Banker: While there is a segment of the marketplace that is highly exposed to potential changes in regulation, I think the broader marketplace still has the same goal in mind when it comes to trading: They seek the fastest paths across asset classes and exchanges, and they want to deploy various trading strategies that either benefit from, or have lower risks than, not being at a latency disadvantage.

Chmiel: As of now, we have not seen any difference in demand for low-latency data or technologies from our clients. However, should new regulations change the low-latency workflow, there will still be a large need for market data and technology solutions, including CEP, whether for intra-day quantitative trading, risk monitoring or a number of other functions. Financial firms will always need tick data as well as the technologies that can capture, store, process and analyze it.

Perdue: We're all watching this space. But whatever develops on the regulatory front, remember that "high frequency" is just one electronic trading strategy that depends on technology infrastructure with speed, reliability, scalability and flexibility. As a technology provider, our work is developing products that support our clients' businesses as the competitive and regulatory environments continue to inevitably evolve.

IMD: CEP is an example of one technology that has been expanding into risk, liquidity management and other areas beyond its base in algorithmic trading.

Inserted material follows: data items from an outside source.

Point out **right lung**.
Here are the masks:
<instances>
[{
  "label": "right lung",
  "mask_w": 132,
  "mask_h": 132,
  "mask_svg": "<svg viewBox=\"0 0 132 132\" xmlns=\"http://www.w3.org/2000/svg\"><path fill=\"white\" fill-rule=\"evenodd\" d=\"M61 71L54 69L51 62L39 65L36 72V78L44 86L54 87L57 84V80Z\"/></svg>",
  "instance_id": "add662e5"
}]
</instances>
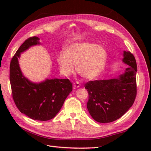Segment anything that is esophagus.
Returning <instances> with one entry per match:
<instances>
[{"mask_svg": "<svg viewBox=\"0 0 151 151\" xmlns=\"http://www.w3.org/2000/svg\"><path fill=\"white\" fill-rule=\"evenodd\" d=\"M80 86H81V84H80L79 83H77H77H76L74 84V86L75 87V88H79Z\"/></svg>", "mask_w": 151, "mask_h": 151, "instance_id": "1", "label": "esophagus"}]
</instances>
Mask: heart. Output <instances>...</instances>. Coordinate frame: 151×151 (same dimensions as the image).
Here are the masks:
<instances>
[{"label": "heart", "mask_w": 151, "mask_h": 151, "mask_svg": "<svg viewBox=\"0 0 151 151\" xmlns=\"http://www.w3.org/2000/svg\"><path fill=\"white\" fill-rule=\"evenodd\" d=\"M108 52L101 46L90 42L71 44L57 55L62 74L69 76L77 71L84 78L94 80L101 74L108 60Z\"/></svg>", "instance_id": "b5f03b06"}]
</instances>
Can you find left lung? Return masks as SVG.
<instances>
[{
  "instance_id": "1",
  "label": "left lung",
  "mask_w": 151,
  "mask_h": 151,
  "mask_svg": "<svg viewBox=\"0 0 151 151\" xmlns=\"http://www.w3.org/2000/svg\"><path fill=\"white\" fill-rule=\"evenodd\" d=\"M123 62L127 68L117 78L89 81L85 84L89 99L87 108L93 119L109 123L122 117L134 104L137 94V63L130 52L124 51Z\"/></svg>"
}]
</instances>
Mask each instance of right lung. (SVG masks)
Segmentation results:
<instances>
[{
    "instance_id": "obj_1",
    "label": "right lung",
    "mask_w": 151,
    "mask_h": 151,
    "mask_svg": "<svg viewBox=\"0 0 151 151\" xmlns=\"http://www.w3.org/2000/svg\"><path fill=\"white\" fill-rule=\"evenodd\" d=\"M40 44V38L33 36L21 45L11 62L10 83L14 101L19 110L33 120L47 121L60 111L72 91V84L68 79H46L35 83L22 74L18 60L21 53Z\"/></svg>"
}]
</instances>
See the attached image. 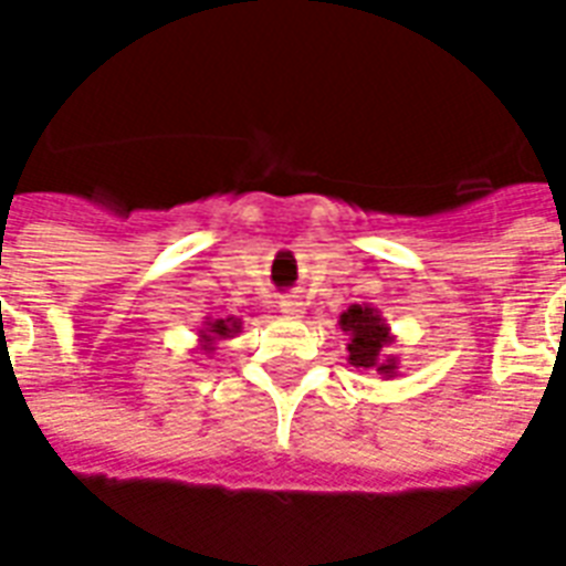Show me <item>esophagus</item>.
<instances>
[{
  "label": "esophagus",
  "mask_w": 566,
  "mask_h": 566,
  "mask_svg": "<svg viewBox=\"0 0 566 566\" xmlns=\"http://www.w3.org/2000/svg\"><path fill=\"white\" fill-rule=\"evenodd\" d=\"M280 313L286 318H301L304 316V301L301 298H283L280 301Z\"/></svg>",
  "instance_id": "1"
}]
</instances>
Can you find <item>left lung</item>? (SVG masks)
<instances>
[{"instance_id":"8db88e82","label":"left lung","mask_w":566,"mask_h":566,"mask_svg":"<svg viewBox=\"0 0 566 566\" xmlns=\"http://www.w3.org/2000/svg\"><path fill=\"white\" fill-rule=\"evenodd\" d=\"M339 328L348 334V364L367 373H379L381 379H394L399 373V358L390 355L394 334L381 310L369 304H352L339 313Z\"/></svg>"}]
</instances>
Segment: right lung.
Here are the masks:
<instances>
[{
    "label": "right lung",
    "instance_id": "add662e5",
    "mask_svg": "<svg viewBox=\"0 0 566 566\" xmlns=\"http://www.w3.org/2000/svg\"><path fill=\"white\" fill-rule=\"evenodd\" d=\"M241 334V318L238 316H227V318H211L208 316L202 322V328H199V352L202 355H211L214 348H218L220 339H229Z\"/></svg>",
    "mask_w": 566,
    "mask_h": 566
}]
</instances>
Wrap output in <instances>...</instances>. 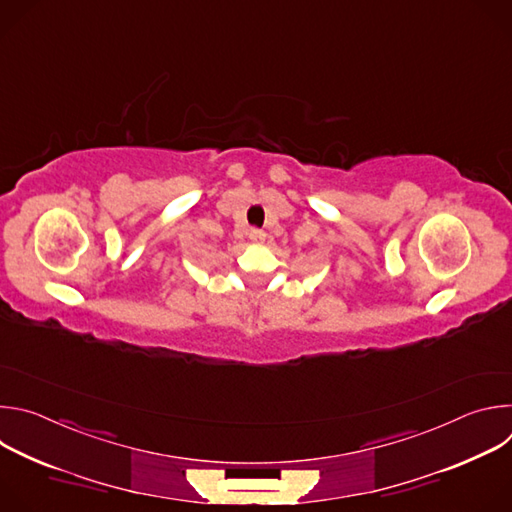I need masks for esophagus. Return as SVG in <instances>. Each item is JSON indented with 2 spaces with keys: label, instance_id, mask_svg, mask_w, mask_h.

However, the CEP industry has also been consolidating. What does this mean for CEP and similar parts of the industry?

McGovern: This is good news for customers. The consolidation shows that vendors such as Sybase understand that a commitment to CEP is vital for real-time analytics-and the recent moves by Sybase show our commitment to be number one in the CEP market for real-time analytics needs, such as trading, product development, risk and liquidity.

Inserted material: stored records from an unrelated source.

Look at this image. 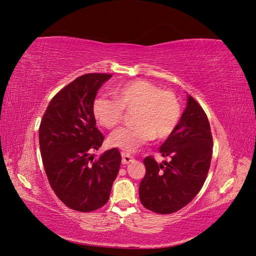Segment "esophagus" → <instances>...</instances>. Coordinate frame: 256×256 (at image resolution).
Returning a JSON list of instances; mask_svg holds the SVG:
<instances>
[{"mask_svg":"<svg viewBox=\"0 0 256 256\" xmlns=\"http://www.w3.org/2000/svg\"><path fill=\"white\" fill-rule=\"evenodd\" d=\"M122 164H130V162L134 161V157L130 156V154L126 152H122Z\"/></svg>","mask_w":256,"mask_h":256,"instance_id":"34e87169","label":"esophagus"}]
</instances>
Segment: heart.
<instances>
[{
    "label": "heart",
    "mask_w": 256,
    "mask_h": 256,
    "mask_svg": "<svg viewBox=\"0 0 256 256\" xmlns=\"http://www.w3.org/2000/svg\"><path fill=\"white\" fill-rule=\"evenodd\" d=\"M114 99L99 96L92 104V113L99 125L115 127L122 120V109L134 108V126L115 130L109 143L122 150L134 152L138 147L154 138H164L176 127L180 108L172 92L159 90L146 80H132L113 90Z\"/></svg>",
    "instance_id": "1"
}]
</instances>
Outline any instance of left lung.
Wrapping results in <instances>:
<instances>
[{
	"instance_id": "8db88e82",
	"label": "left lung",
	"mask_w": 256,
	"mask_h": 256,
	"mask_svg": "<svg viewBox=\"0 0 256 256\" xmlns=\"http://www.w3.org/2000/svg\"><path fill=\"white\" fill-rule=\"evenodd\" d=\"M168 162L152 157L143 162L146 174L138 194L143 206L157 214H172L189 204L206 180L212 154V136L204 110L188 95L176 127L159 147Z\"/></svg>"
}]
</instances>
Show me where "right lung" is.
Returning <instances> with one entry per match:
<instances>
[{
  "label": "right lung",
  "mask_w": 256,
  "mask_h": 256,
  "mask_svg": "<svg viewBox=\"0 0 256 256\" xmlns=\"http://www.w3.org/2000/svg\"><path fill=\"white\" fill-rule=\"evenodd\" d=\"M112 76L86 74L52 98L40 127V146L49 184L67 207L88 212L109 200L122 156L118 148L94 161L104 138L96 127L92 104L98 90Z\"/></svg>",
  "instance_id": "add662e5"
}]
</instances>
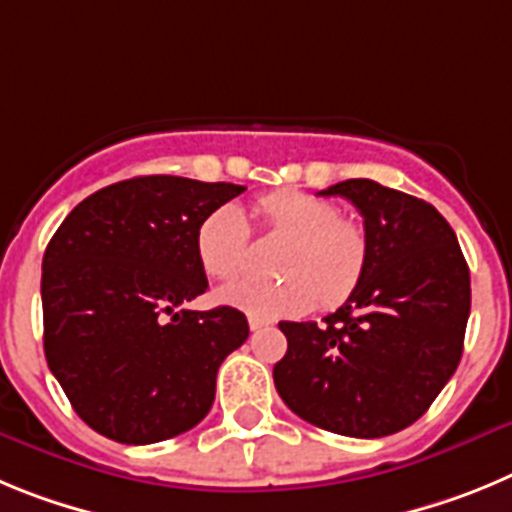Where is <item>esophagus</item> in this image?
<instances>
[{
	"instance_id": "esophagus-1",
	"label": "esophagus",
	"mask_w": 512,
	"mask_h": 512,
	"mask_svg": "<svg viewBox=\"0 0 512 512\" xmlns=\"http://www.w3.org/2000/svg\"><path fill=\"white\" fill-rule=\"evenodd\" d=\"M265 326H270V321L260 319V316H250V329L252 331H260V329H265Z\"/></svg>"
}]
</instances>
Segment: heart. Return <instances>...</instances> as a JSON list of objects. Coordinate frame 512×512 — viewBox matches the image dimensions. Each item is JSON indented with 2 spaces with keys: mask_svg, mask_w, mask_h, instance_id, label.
<instances>
[{
  "mask_svg": "<svg viewBox=\"0 0 512 512\" xmlns=\"http://www.w3.org/2000/svg\"><path fill=\"white\" fill-rule=\"evenodd\" d=\"M267 232L290 239L278 273L285 280H242L219 290L229 306L260 319H285L342 306L370 262L365 224L339 214L331 201L303 191L270 193L257 204ZM196 252L211 278L232 280L252 265V229L242 209L227 204L211 211L196 232Z\"/></svg>",
  "mask_w": 512,
  "mask_h": 512,
  "instance_id": "b5f03b06",
  "label": "heart"
}]
</instances>
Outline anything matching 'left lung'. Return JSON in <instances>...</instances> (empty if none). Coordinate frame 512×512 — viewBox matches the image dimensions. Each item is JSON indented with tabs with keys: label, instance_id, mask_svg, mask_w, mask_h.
Wrapping results in <instances>:
<instances>
[{
	"label": "left lung",
	"instance_id": "1",
	"mask_svg": "<svg viewBox=\"0 0 512 512\" xmlns=\"http://www.w3.org/2000/svg\"><path fill=\"white\" fill-rule=\"evenodd\" d=\"M357 206L370 262L324 319L280 321L288 352L273 367L290 411L354 439L403 431L457 370L469 319V267L457 234L426 201L370 178L319 191Z\"/></svg>",
	"mask_w": 512,
	"mask_h": 512
}]
</instances>
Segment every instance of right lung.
<instances>
[{"label":"right lung","instance_id":"1","mask_svg":"<svg viewBox=\"0 0 512 512\" xmlns=\"http://www.w3.org/2000/svg\"><path fill=\"white\" fill-rule=\"evenodd\" d=\"M245 191L140 176L63 219L43 257V347L73 411L119 444L173 439L211 411L216 372L250 336L232 306L191 311L209 288L196 232Z\"/></svg>","mask_w":512,"mask_h":512}]
</instances>
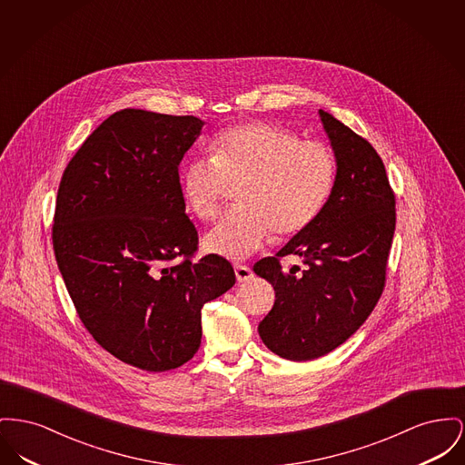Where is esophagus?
<instances>
[{
	"mask_svg": "<svg viewBox=\"0 0 465 465\" xmlns=\"http://www.w3.org/2000/svg\"><path fill=\"white\" fill-rule=\"evenodd\" d=\"M235 275L239 282H246L252 277V271L247 265H235Z\"/></svg>",
	"mask_w": 465,
	"mask_h": 465,
	"instance_id": "obj_1",
	"label": "esophagus"
}]
</instances>
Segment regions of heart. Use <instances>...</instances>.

Bates: I've said for a long time that small CEP startups just can't survive in the more mature CEP market. And the economy over the last two years accelerated that for some vendors like Aleri. There's a worldwide infrastructure of sales channels, geographic coverage, marketing, support (to name but a few aspects) that are needed to properly give confidence to global customers that they are being properly supported. Ideally you need the innovation of a startup and the backing of a big company-that's certainly our goal at Progress.
Most major companies see the power of CEP to embed into certain solutions. But this doesn't mean they're all competitive with each other. I also believe that CEP alone is not always enough to build the full solution. We've seen the benefit of combining CEP with Business Process Management (BPM) to manage human workflow and system orchestration in, for example, a market surveillance solution.

Chmiel: CEP began as a stand-alone technology focused exclusively on low-latency trading, and in recent years has emerged as one of the leading new technologies at financial institutions. Yet leveraging and deploying multiple disparate systems for algorithmic trading, risk management and more is time consuming, expensive and can introduce human errors into the workflow. Consolidation of CEP with more traditional data management vendors is a natural progression as CEP enters the mainstream.
We believe vendors across the market data and data management fields will continue to consolidate to form integrated data management systems where technologies such as CEP become standard components of larger, unified platforms. However, the pitfall remains that unless these systems are built from inception for these uses, many of the problems originating from disparate solutions will remain. Thus, the true winners will be those vendors with the foresight to build their systems natively to include all these functionalities.

Bloor: CEP technology is becoming more mainstream. Consolidation among the CEP players will allow the fundamental technology to be incorporated in enterprise solutions and better integrated with other tools, thus widening its use to different business areas and industries. As the CEP technology spreads across applications and the enterprise, it will be interesting to see how it both interacts and conflicts with low-latency providers. Consolidation of vendors across these two spaces would be logical but has yet to appear.